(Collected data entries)

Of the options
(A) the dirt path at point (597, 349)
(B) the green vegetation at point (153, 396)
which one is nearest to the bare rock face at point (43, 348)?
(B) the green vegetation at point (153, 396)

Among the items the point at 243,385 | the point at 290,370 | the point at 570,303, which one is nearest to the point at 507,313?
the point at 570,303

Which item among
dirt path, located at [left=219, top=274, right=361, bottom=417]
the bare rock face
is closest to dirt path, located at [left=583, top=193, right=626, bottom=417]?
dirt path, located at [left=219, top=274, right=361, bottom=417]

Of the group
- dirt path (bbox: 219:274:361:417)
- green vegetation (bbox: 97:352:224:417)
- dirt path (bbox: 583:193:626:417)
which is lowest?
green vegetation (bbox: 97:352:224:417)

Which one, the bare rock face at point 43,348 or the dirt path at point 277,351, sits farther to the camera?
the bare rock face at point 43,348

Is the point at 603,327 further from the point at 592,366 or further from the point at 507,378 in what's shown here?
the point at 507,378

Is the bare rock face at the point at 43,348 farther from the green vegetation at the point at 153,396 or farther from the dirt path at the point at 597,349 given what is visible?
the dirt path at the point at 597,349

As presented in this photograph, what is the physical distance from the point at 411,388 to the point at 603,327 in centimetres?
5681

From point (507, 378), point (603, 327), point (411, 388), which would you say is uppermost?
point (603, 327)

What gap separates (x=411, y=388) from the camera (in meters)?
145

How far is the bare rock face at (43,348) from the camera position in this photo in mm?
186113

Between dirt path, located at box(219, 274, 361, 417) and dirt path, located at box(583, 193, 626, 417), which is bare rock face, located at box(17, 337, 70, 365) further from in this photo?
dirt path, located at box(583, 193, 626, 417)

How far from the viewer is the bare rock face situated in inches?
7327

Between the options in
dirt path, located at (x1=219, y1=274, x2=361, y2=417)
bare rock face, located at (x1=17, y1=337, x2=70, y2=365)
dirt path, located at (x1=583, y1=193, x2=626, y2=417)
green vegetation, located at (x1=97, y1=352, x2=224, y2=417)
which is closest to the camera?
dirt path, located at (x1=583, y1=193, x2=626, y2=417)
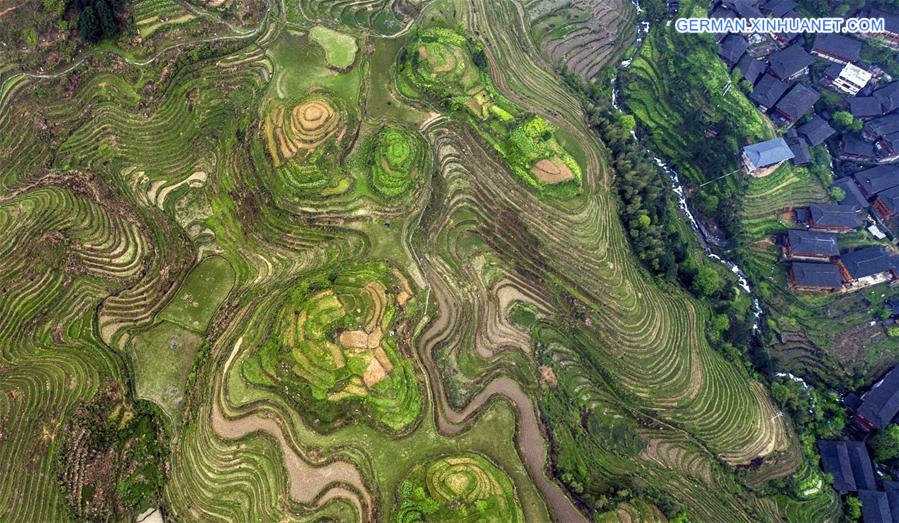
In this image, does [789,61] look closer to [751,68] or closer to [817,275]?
[751,68]

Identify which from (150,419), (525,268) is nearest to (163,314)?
(150,419)

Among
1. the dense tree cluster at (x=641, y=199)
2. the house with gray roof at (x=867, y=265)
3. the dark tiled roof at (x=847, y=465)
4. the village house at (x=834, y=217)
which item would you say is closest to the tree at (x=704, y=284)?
the dense tree cluster at (x=641, y=199)

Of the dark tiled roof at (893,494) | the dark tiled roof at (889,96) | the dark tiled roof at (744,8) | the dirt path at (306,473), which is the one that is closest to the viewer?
the dirt path at (306,473)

◆ **REQUIREMENT**: Tally the lines in the data above that contain the word "options". Reply with the number only.

◆ **RESULT FOR THIS EXERCISE**: 2